The fastest way to review the report is the HTML renderer:

bun run graph:render -- decode-graph.json decode-graph-report.html
open decode-graph-report.html   # macOS
# xdg-open decode-graph-report.html   # Linux

That dashboard is built by tools/render_graph_report.ts. It groups the raw graph into:

  • top hotspots
  • bottleneck mix
  • layer pressure
  • op mix
  • critical-path excerpt
  • searchable full node table

The renderer only needs the JSON report.

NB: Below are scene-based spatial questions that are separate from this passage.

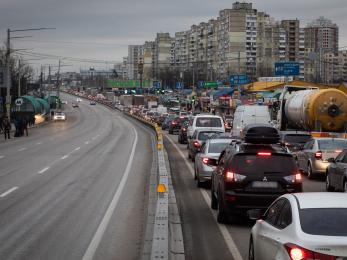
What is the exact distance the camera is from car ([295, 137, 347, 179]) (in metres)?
24.8

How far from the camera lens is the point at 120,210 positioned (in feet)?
54.3

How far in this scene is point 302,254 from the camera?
267 inches

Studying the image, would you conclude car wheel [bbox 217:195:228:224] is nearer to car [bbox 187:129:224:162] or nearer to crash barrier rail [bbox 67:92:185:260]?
crash barrier rail [bbox 67:92:185:260]

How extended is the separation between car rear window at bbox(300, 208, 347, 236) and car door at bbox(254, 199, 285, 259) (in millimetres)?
438

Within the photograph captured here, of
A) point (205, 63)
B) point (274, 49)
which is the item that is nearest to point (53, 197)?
point (274, 49)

The DOT file is optional and is still useful when you want the full dependency graph structure.

If you have Graphviz installed, you can still render the DOT file:

dot -Tsvg decode-graph.dot -o decode-graph.svg

What a healthy run looks like#

A normal run usually includes lines like:

info(vulkan): Selected GPU 0: AMD Radeon Graphics
info(loader): Loading model: /path/to/model.gguf
info(forward): Prefill complete: ...
info(forward): Generated ... tok/s

That is the simplest operational checklist:

  1. Vulkan device selected
  2. Model loaded
  3. Prefill finished
  4. Decode happened

Common early mistakes#

Vulkan is present, but the wrong device is selected#

Use -d to pick the GPU you actually want.

The model path is wrong#

ZINC expects a GGUF file, not a Hugging Face directory or a framework checkpoint.

The machine builds, but runtime is unstable#

That usually points to environment issues before it points to the model:

  • wrong Vulkan driver stack
  • unsupported hardware path
  • missing RADV_PERFTEST=coop_matrix on RDNA4
  • model too large for the available VRAM

Fast troubleshooting commands#

./zig-out/bin/zinc --help
./zig-out/bin/zinc --check -m /path/to/model.gguf
zig build test --summary all
vulkaninfo --summary

Those four commands answer most “why is this not working?” questions:

  • is the CLI wired correctly?
  • does the machine/model preflight look sane?
  • does the codebase still pass its test suite?
  • does Vulkan actually see the GPU?